Tsipras’s strategy, which amounts to winning the premiership as soon as possible, also comes with its own risks. If he succeeds, he will have won little more than a poisoned chalice. After all, he can’t wish away the amount of debt that Greece has incurred, and if he cancels Greece’s privatization program or reverses other austerity measures, his government will face a even wider financing gap in 2015 and 2016. If bond yields are already 8.5%, they will almost certainly jump to double-digits upon a Tsipras victory, and it seems outlandish to think that debt markets will lend Tsipras significant financing to thumb his nose at the troika. But if Tsipras decides that he is forced, instead, to continue the budget austerity measures against which he’s railed for the past three years, it could destabilize his own government or even precipitate SYRIZA’s collapse.
That could mean another round of elections in the summer or the autumn, and that likelihood may be why Samaras was willing to risk snap elections now. If Samaras truly believe that elections, or even SYRIZA’s victory, are inevitable, why not force Tsipras’s hand now?
PASOK, meanwhile, is in disarray. Former prime minister George Papandreou, who presided over the worst of the Greek debt crisis between 2009 and 2011, has threatened to form a new party, leaving Evangelos Venizelos, deputy prime minister, foreign minister and Papandreou’s former finance minister, struggling to retain PASOK’s anemic support after SYRIZA eclipsed it in 2012 as the chief party of the Greek left. After 40 years, Papandreou could wind up destroying PASOK, the party that his father Andreas founded in 1974.
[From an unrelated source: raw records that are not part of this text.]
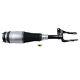 Air Suspension Strut Front Left For Jeep Grand Cherokee Wk 2016-2020 68253205aa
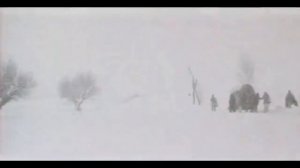 Луме, луме соро луме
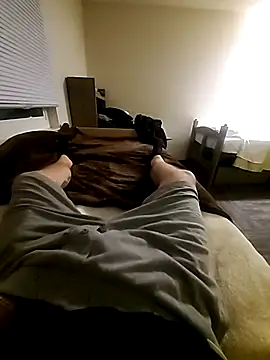 Snapshot of jamesybooy chatting on 15, 1, 2026 jamesybooy online show from 15, 1, 2026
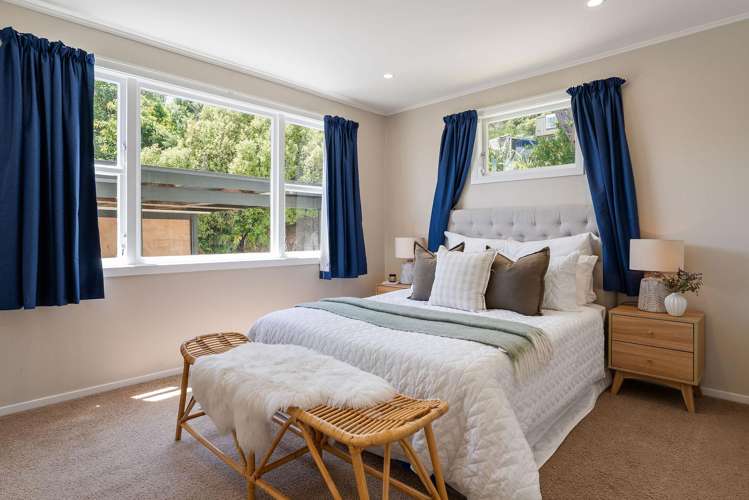 19 Euston Road Wilton_8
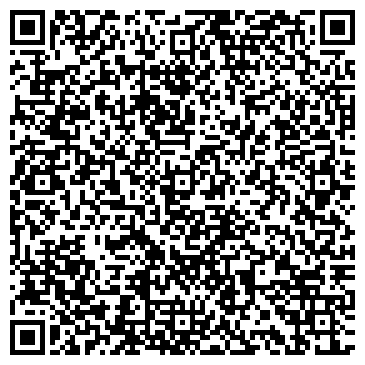 QR-код с контактной информацией организации ИНСТИТУТ Г.МОГИЛЕВСЕЛЬСТРОЙПРОЕКТ ГУКДПИП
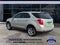 2011 Chevrolet Equinox LS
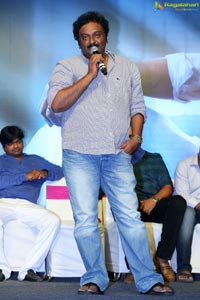 Duvvada Jagannadham Trailer Launch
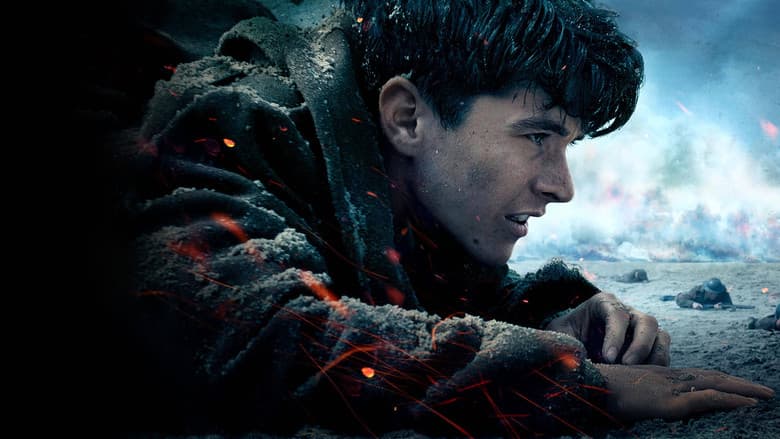 Dunkirk - imagine 5
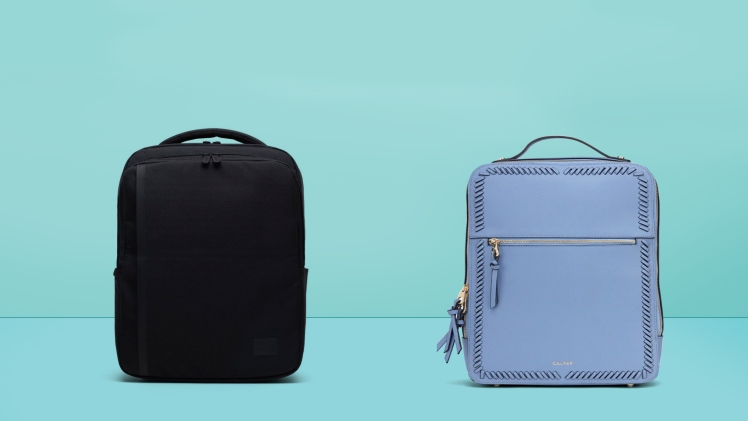 Is Laptop Backpack Good For Laptop?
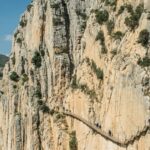 Costa del Sol: Caminito del Rey Guided Trip - What’s Included and What to Consider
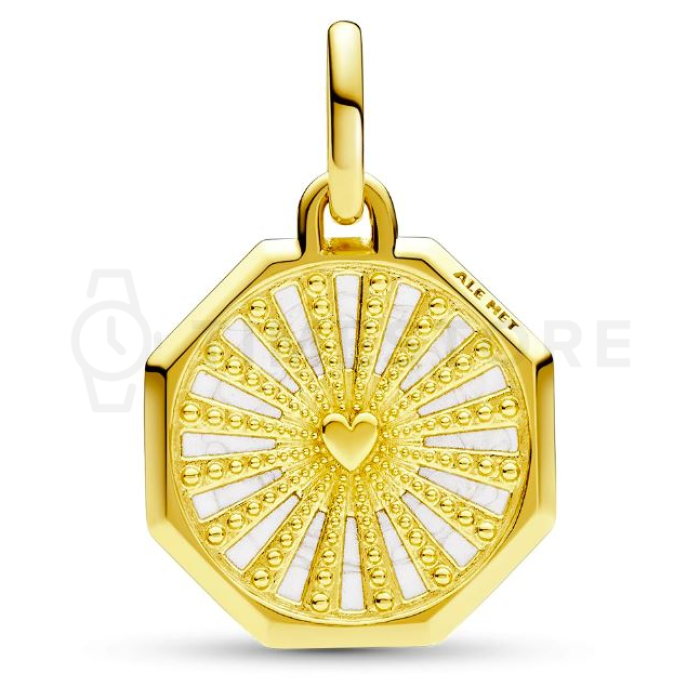 Prívesok Pandora ME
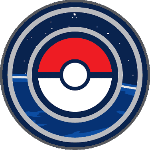 Player Icon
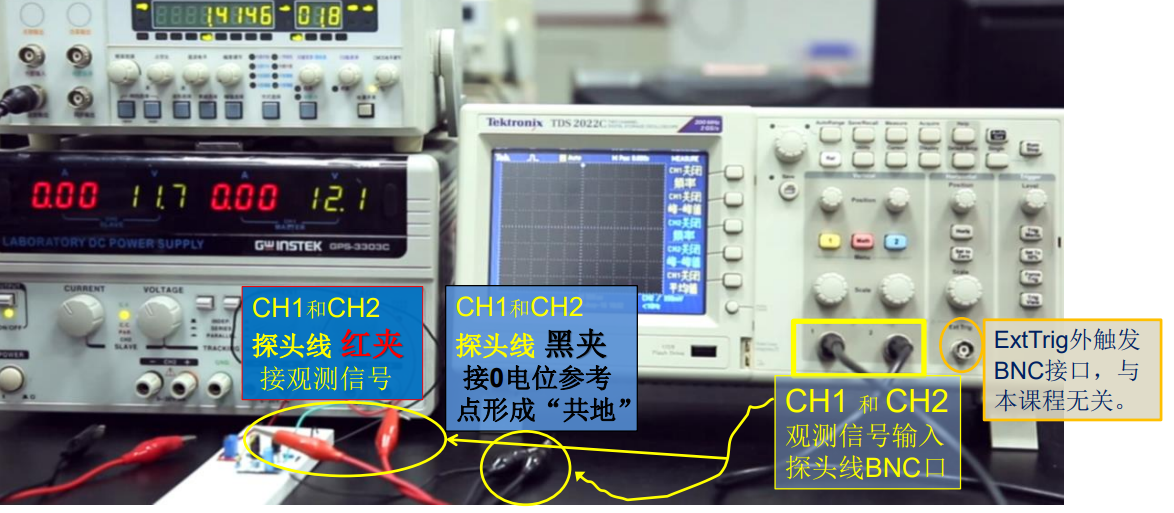 image-20221107163622170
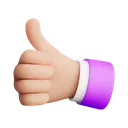 thumbsup4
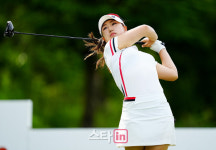 [포토]윤민아 최대한 줄이자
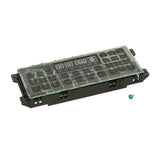 Frigidaire 5304495520 Oven Range Control Board Part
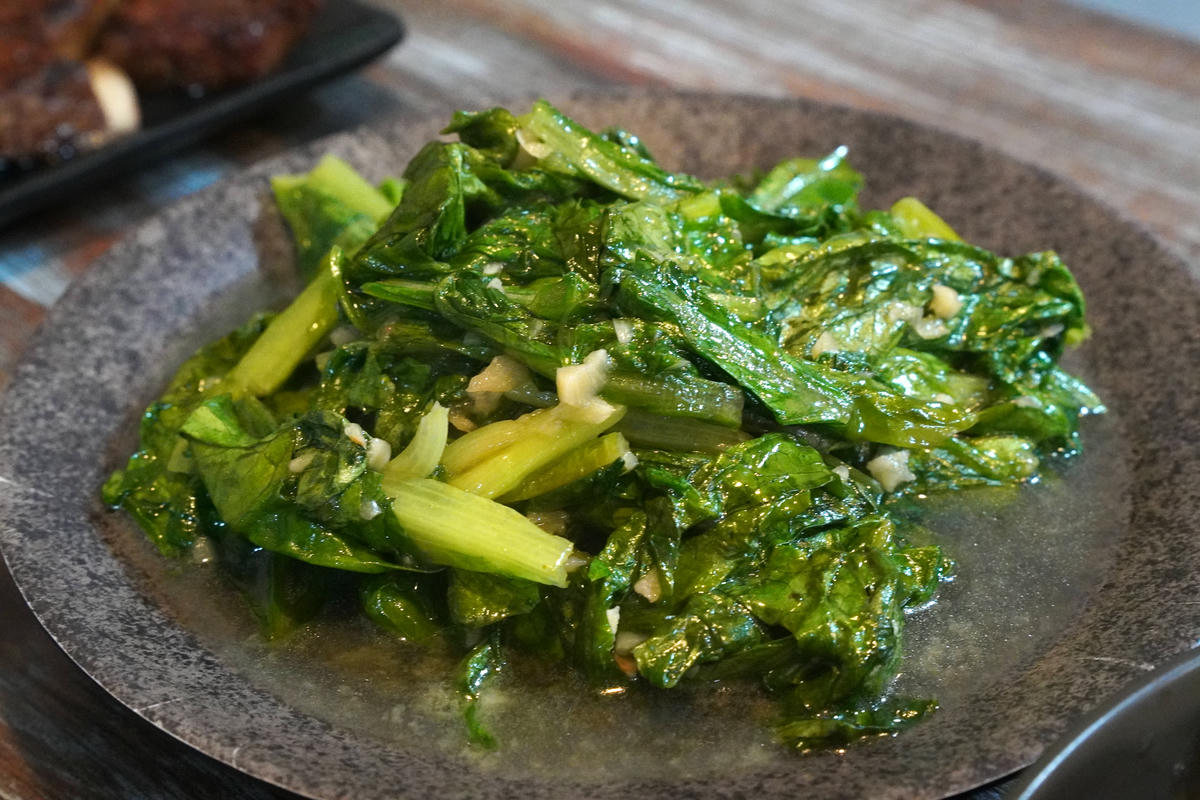 台北宵夜美食推薦,澎湖頂鮮海鮮燒烤鍋物|小巨蛋旁深夜海鮮,澎湖直送鮮味不用飛就吃得到 - 第48張圖 台北宵夜美食推薦,澎湖頂鮮海鮮燒烤鍋物|小巨蛋旁深夜海鮮,澎湖直送鮮味不用飛就吃得到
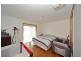 28 – 30 Fry Street, Eaglehawk VIC 3556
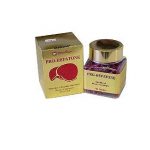 Thuốc Pro-Hepatone là thuốc gì? có tác dụng gì? giá bao nhiêu tiền?
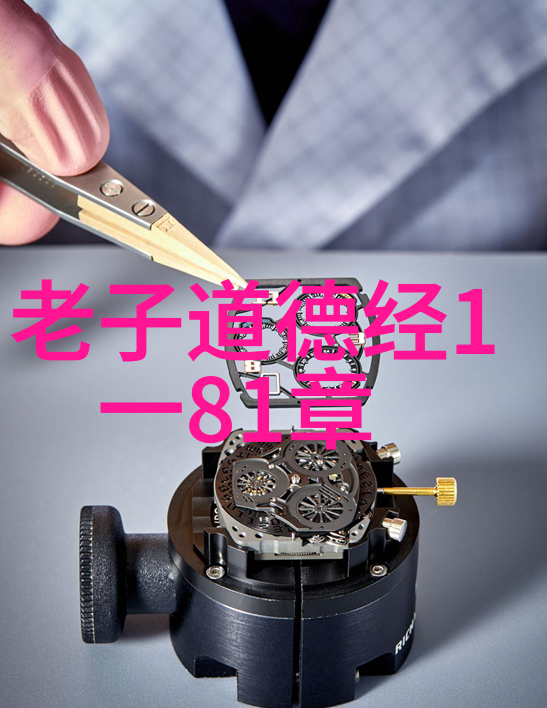 小东西几天没做喷的都是视频我这几天忙到都忘了拍照结果一堆好料全是直播间里的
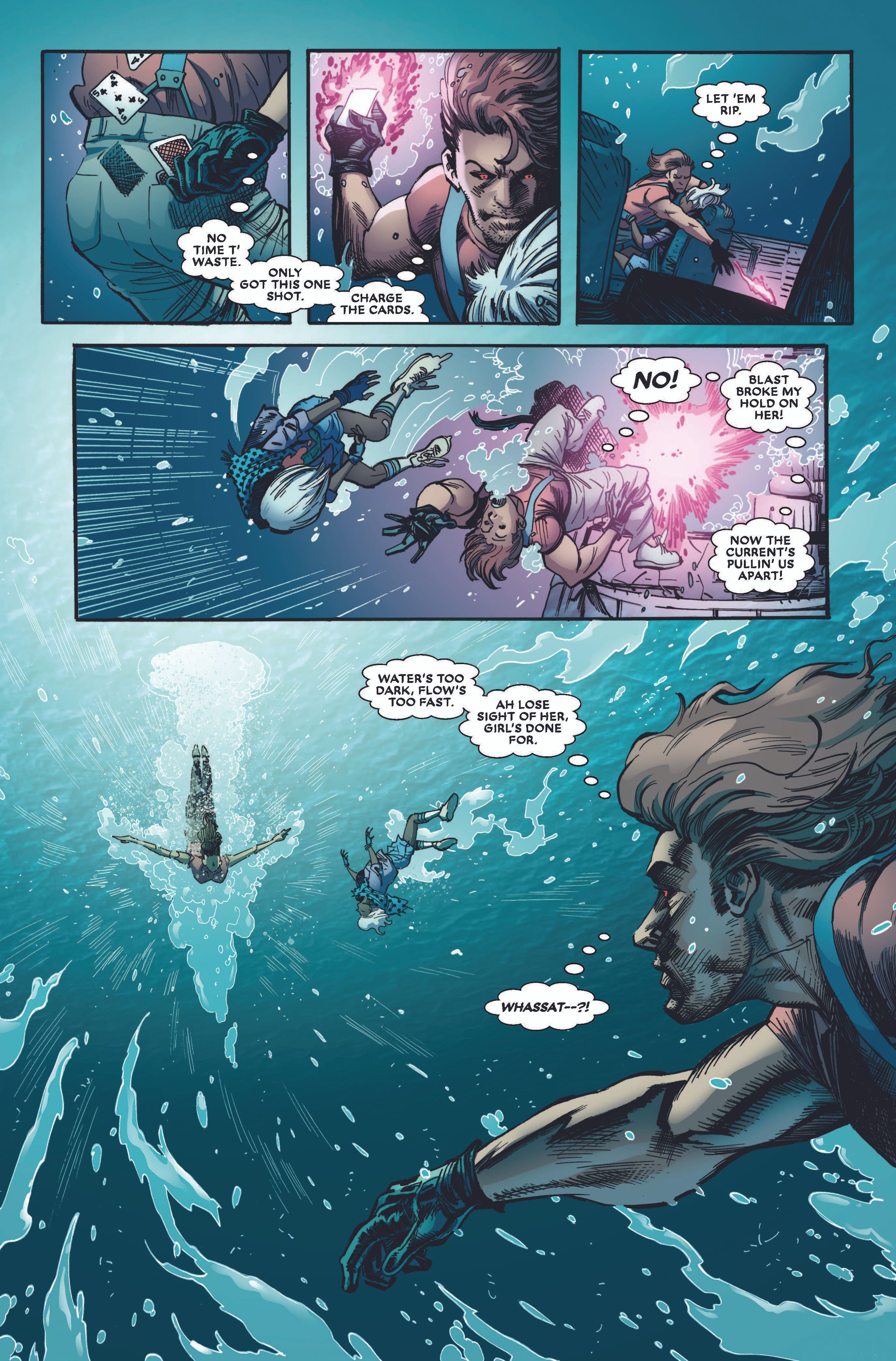 GAMBIT2022002_int_Page_4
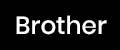 Brother Brand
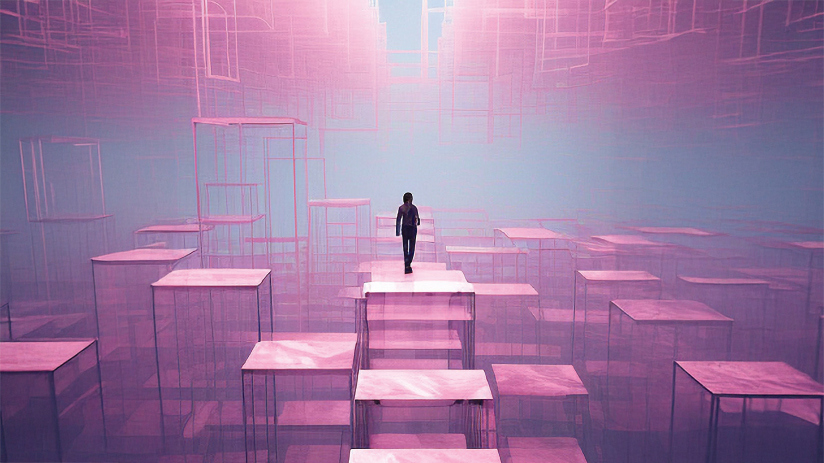 The AI-Native Telco: How GCC Operators Can Seize the Next Billion in Growth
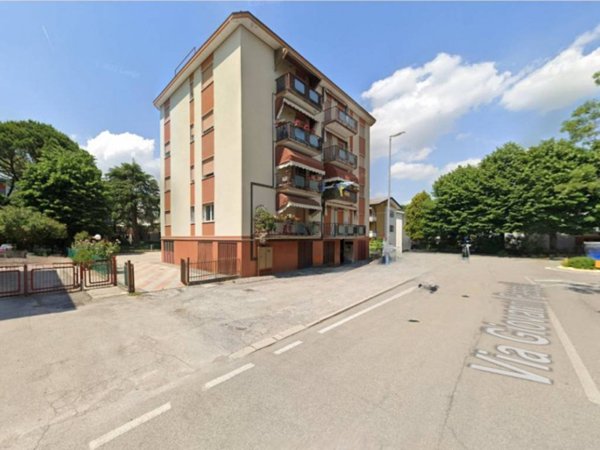 appartamento in vendita a Spinea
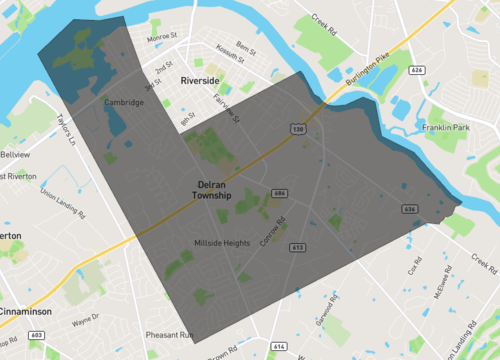 delran township burlington county nj.png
The smaller parties — the Independent Greeks and the Democratic Left — might well blink at the last minute because polls show each party is in danger of missing the 3% threshold to win seats in the Hellenic Parliament following a snap election. That’s in addition to the incentives (e.g., full parliamentary pensions) that their legislators have in helping the government limp to a full term.
The only other party expected to succeed in snap elections is the far-right Golden Dawn (Χρυσή Αυγή), which currently holds 16 seats, and won 9.4% of the vote in May 2014’s European parliamentary elections. Though SYRIZA and New Democracy will wage a spirited fight to place first (and with it the 50-seat ‘winner’s bonus’), Golden Dawn seems secure as Greece’s third-largest party.